Multimedyadaki kız Güneş. Arkadaşlar lütfen nasıl olup olmadığı hakkında yorum yaparmısınız. Eleştirilere açığım. En azından kendimi ona göre toparlıyabiliyim. Öptüm
Güneş kapıyı çalıyordu. Delirircesine. Ben açmıyordum. Açamıyordum. Onu orada duyuyordum ama gidip kapıyı açamıyordum. Nasıl olabilmişti? Düşüncelerimin arasından çıkma vakti geldi ve sakince kapıyı açtım. Elimi görünce çığlık atmaya başladı. Elimde bıçak vardı. Salona geçtiğimden beri bıçak elimdeydi. Sakindim. Fakat derinde biryerlerde sessizliğimin içinden ben bağırıyordum. Çıkamıyordum. O adam beni kilitlemişti. Ve sesini duyar gibi oldum. Mutlu musun? Mutlu muydum? O adam beni ıssızlara çekerken mutlu oluyordum fakat içimden sessiz bir çığlık kopuyordu. Tanımlayamıyordum kendimi. Onu düşündükçe bana birşeyler oluyordu kendimi kaybediyor ve onda buluyordum. Sesiyle. Ve içimden evet dedi biri uyan artık. Güneş'in çığlığı ile bende kendime geldim ve kafamın en son parkeye değişini farketmiştim. Sanırım bayılmıştım. Elimde bıçakla.
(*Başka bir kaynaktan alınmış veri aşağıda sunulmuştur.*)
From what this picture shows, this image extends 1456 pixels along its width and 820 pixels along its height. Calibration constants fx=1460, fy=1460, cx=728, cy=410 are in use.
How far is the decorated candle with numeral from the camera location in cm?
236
Kalktığımda Güneş ve annem baş ucumdaydı. Hastahanedeydik. Mutlu muydum şimdi? Ne kadar süredir baygındım. Bana ne olmuştu. Hiçbir şey hatırlamıyordum. Hatırlayamıyordum. Son hatırladığım şey ise elimde bıçakla kapıyı açmış olmam. Bir dakika. Kapıyı Güneş'e mi açmıştım. Ben nasıl bir hayat yaşıyordum? Nasıl? Nasıl? Koluma baktım. Bunu annem görecek ki' Uyanmışsın. Güneş! Koş Burcu uyandı.' Sesinde heyecan mutluluk ve kuşku vardı. Olamaz annem benim için ağlamışmıydı? Annem. Suratına duygusuzca baktım. Onu sevmiyordum. Ne yapsa sevemeyecektim. Kim bilir kimlerle neler içmişti. Güneş geldi. Koşa koşa. Canım benim. Tek varlığım birtek o kalmıştı bir de varlığını bilmediğim fakat benimle olduğunu hissettiğim babam. Ağlıyordu ve 'Canım benim. Kıyamam ben sana. Ne oldu böyle? Kim yaptı? Allah aşkına deliricem.'dedi. Bi çırpıda. Canım nasılda merak etmiş. Bunu bende bilmiyordum. Ve ' Bunu bende bilmiyorum ve o senin düşük çeneni özlemişim' dedim. Ciddiyim. İlk defa ve son kez olması dileğiyle. Gülüştük. Annem' İyi misin kızım?' deyince lafı yapıştırdım' Sence?' Güneş "Kızım sen mal mısın?" bakışı attı ordan. Anneme dönerek 'Kusura bakma. Çok gerginim.' dedim.' Sorun değil yavrum.' yine de anne. Ne diyebilirim ki. Sonra doktor girdi içeri.İlk olarak annemle Güneş'e yöneldi. 'Lütfen dışarı çıkabilirmisiniz bayanlar.' dedi. Onaylarcasına dışarı çıktılar. Doktor bey yanıma geldi ve yatağımın baş ucuna oturdu. 'İyi misin?' dedi. Ben 'Çok saolun iyiyim.' dedim gülerek. 'Ben direk konuyo girmek istiyorum Burcu. Hafızanı zorlamanı ve bunu nasıl yaptığını anlatmanı istiyorum.' dedi. Şaşırdım. Ben neyi yapmıştım ki. Hiçbir şey hatırlamıyordum. Sadece onu hatırlıyordum. "Neyi" der gibi bir bakış attım. Şaşırmış olacak ki 'Polislerin üzerine saldırman.' dedi. Şok geçirmiştim. Onu bunu bırakın bizim eve polis bile gelmemişti ki. Sadece ismini bilmediğim fakat yeni tanıştığımız adamın bana birkaç kişi ile birlikte saldırdığını sanıyordum. Allah'ım bu bir şaka mı? 'Saçmalamayın(!) Ne polisi? Ne saçmalıyorsunuz ayrıca ben hiçbir şey hatırlamıyorum.' dedim. Bağırmıştım. Çünkü hem kızgın hem de şaşkındım. Doktorun verdiği tepki sadece şu oldu 'Tahmin etmiştim.' 'Neyi!' dedim bağırarak. Bana döndü ve 'Sadece hatırlamaya çalış tamam mı? Bu akşam taburcu olursun. İyi günler.' dedi ve annemlerin yanına yöneldi. Sanırım şaşkınlığını onlara da anlatacaktı. Anlayamıyordum. En sonunda isyan edecektim. Katil miydim? İşin en kötüsü hiçbir şey hatırlamıyordum. Lanet olsun...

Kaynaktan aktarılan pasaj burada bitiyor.